Can this problem be solved using conservation of mass and momentum?

[Physics_wiz]

Can this problem be done?

I just took a test with this problem on it (50% of the test grade) but I don't know if it can even be done or not.

We have a spacecraft landing on Mars. The spacecraft is landing "steadily at 1 m/s". It's basically a conic section with a "shell" around it (picture a thick vertical cylinder with inside diameter increasing except that the hollow part is the outside, not inside). It has rotors on the bottom which pull the air through the hollow part and accelerate it and push it out the bottom to balance out the force of gravity on the craft. The speed of the air going in from top and the area of the top hollow part are given. We need to find the speed of the air coming out of the bottom and the area of the hollow part where the air comes out from the bottom.

I don't know if this problem is right or wrong because the area*velocity has to be a constant (conservation of mass), but the area itself doesn't have to be a constant, nor does the velocity.

Conservation of mass:
(pAV)1 = (pAV)2
where p is the desnsity.
The density cancels out and we're left with
(AV)1 = (AV)2
We need one (area or velocity) to solve for the other.

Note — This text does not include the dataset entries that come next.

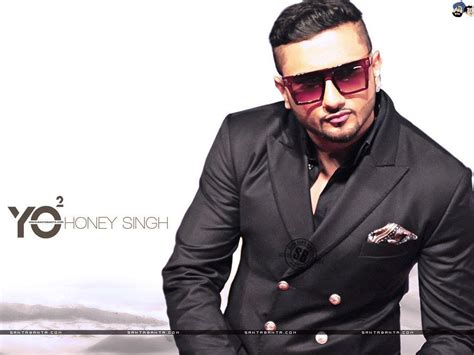 Yo Yo Honey Singh Hairstyle Wallpapers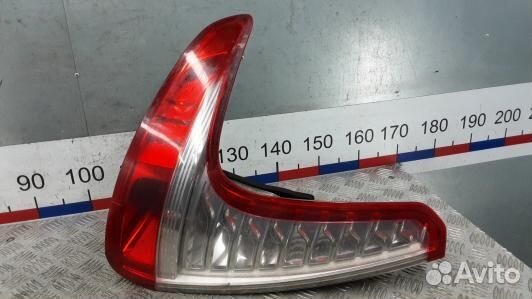 Фонарь задний левый renault scenic 3 (1SK17MX01)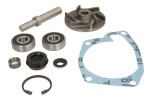 OMP 252.175 / coolant pump repair kit, ball joint, bearings, ring, rotor shaft, seal, sleeve fits: aebi tp45, tp50, tp 47, tp 50, bobcat 825, claas columbus, comet, massey ferguson 122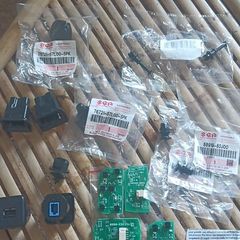 Suzuki Vitara parts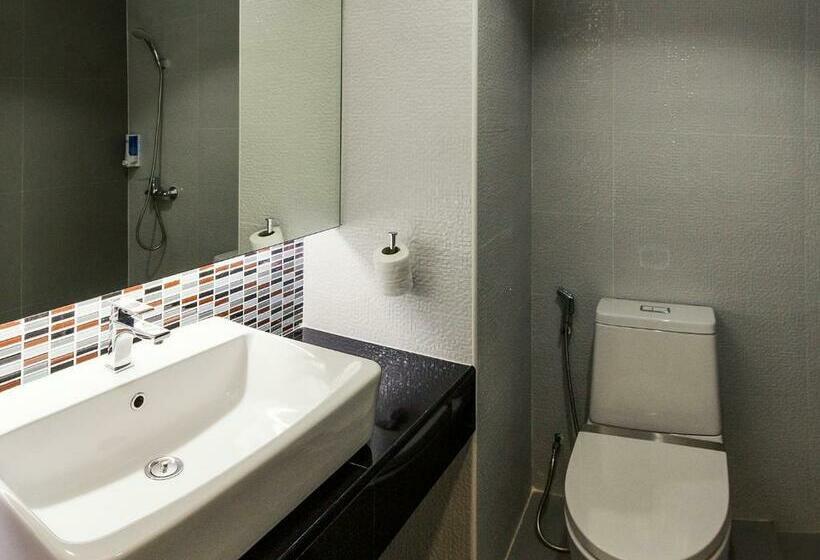 Silom Boutique Hotel Hatyai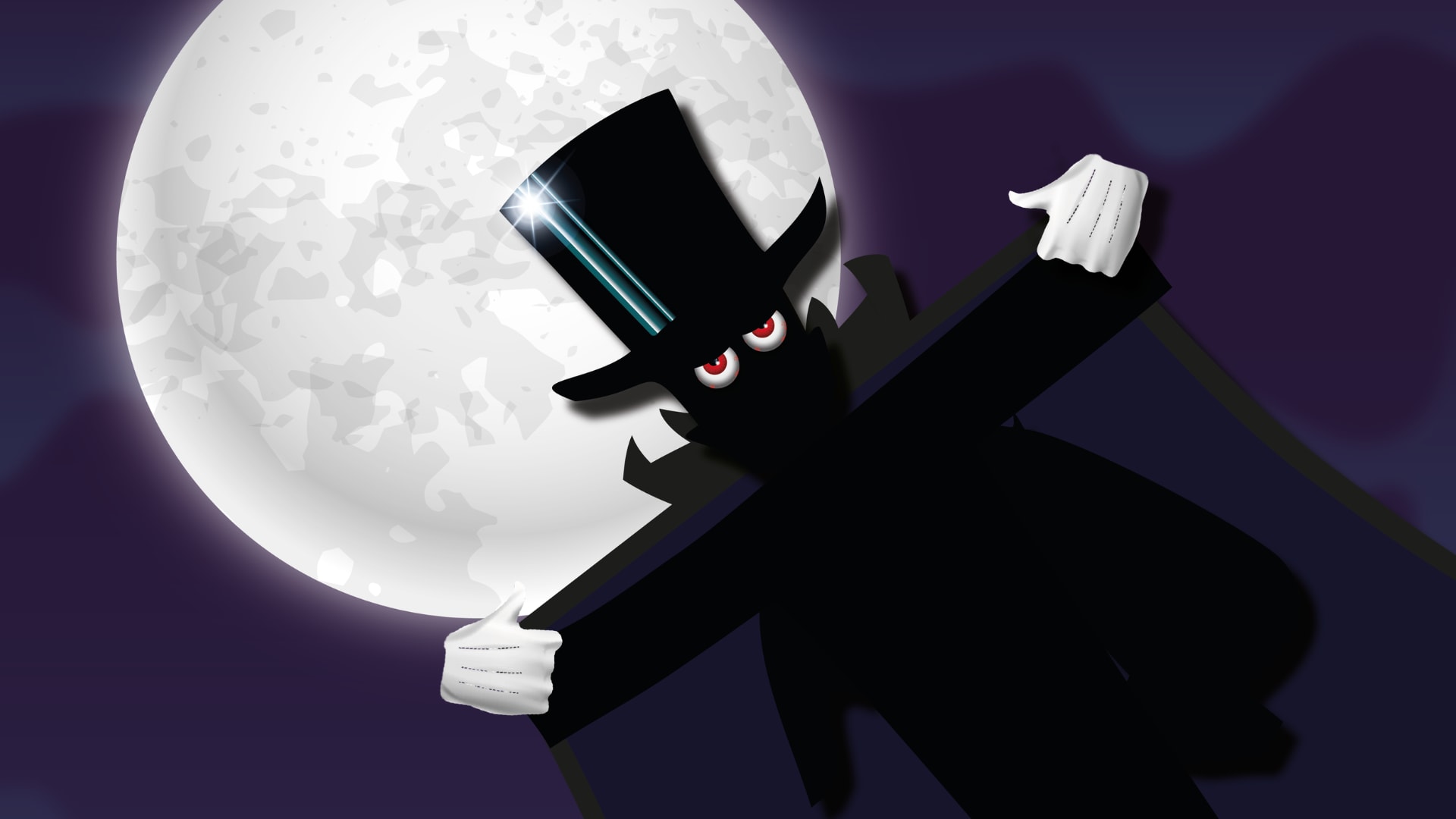 The Phantom Raspberry Blower of Old London Town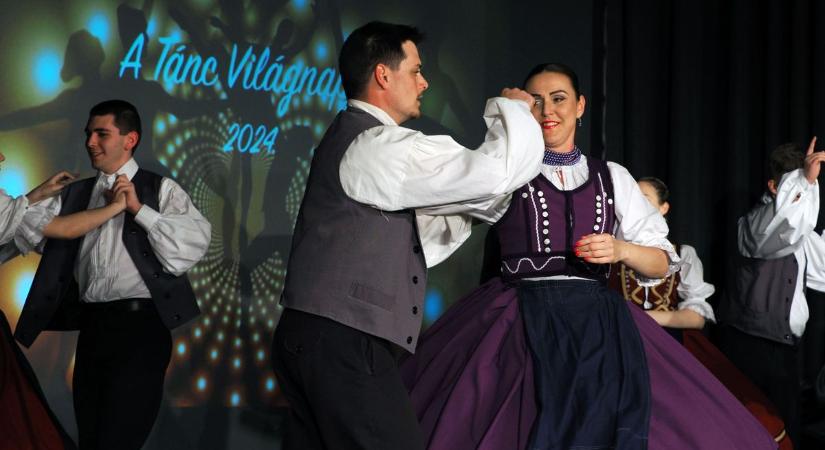 A táncot ünnepelték Tapolcán (képgaléria)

I'm not going to go through everything I did on the test, but just give me your thoughts about this problem.

PS. This is a fluid mechanics class.

 

[Astronuc]

Well, somewhere one would need the weight of the craft from which one could calculate the thrust (unless thrust is given), which would give you a second equation.

http://www.grc.nasa.gov/WWW/K-12/airplane/turbth.html
http://www.grc.nasa.gov/WWW/K-12/airplane/thrsteq.html

 

[Physics_wiz]

The weight was given but I never saw those equations you supplied before. I tried using the linear momentum equation but the right hand side (sigma F) was 0 since the craft was moving at a constant velocity, so no acceleration. I guess maybe the partial with respect to time term isn't 0, but that would mean the flow was unsteady.

 

[FredGarvin]

This seems like a classic one dimension momentum problem. I guess I am a bit confused as to what exactly was given to you as data on the test. From what I can see you were given: Weight of the craft, speed of fluid at one area and the downward speed of the aircraft. Is there anything else that was given?

To be absolutely correct, there would be two P*a terms at the two areas that it looks like you would have to neglect in this case, but should be included in the calculations.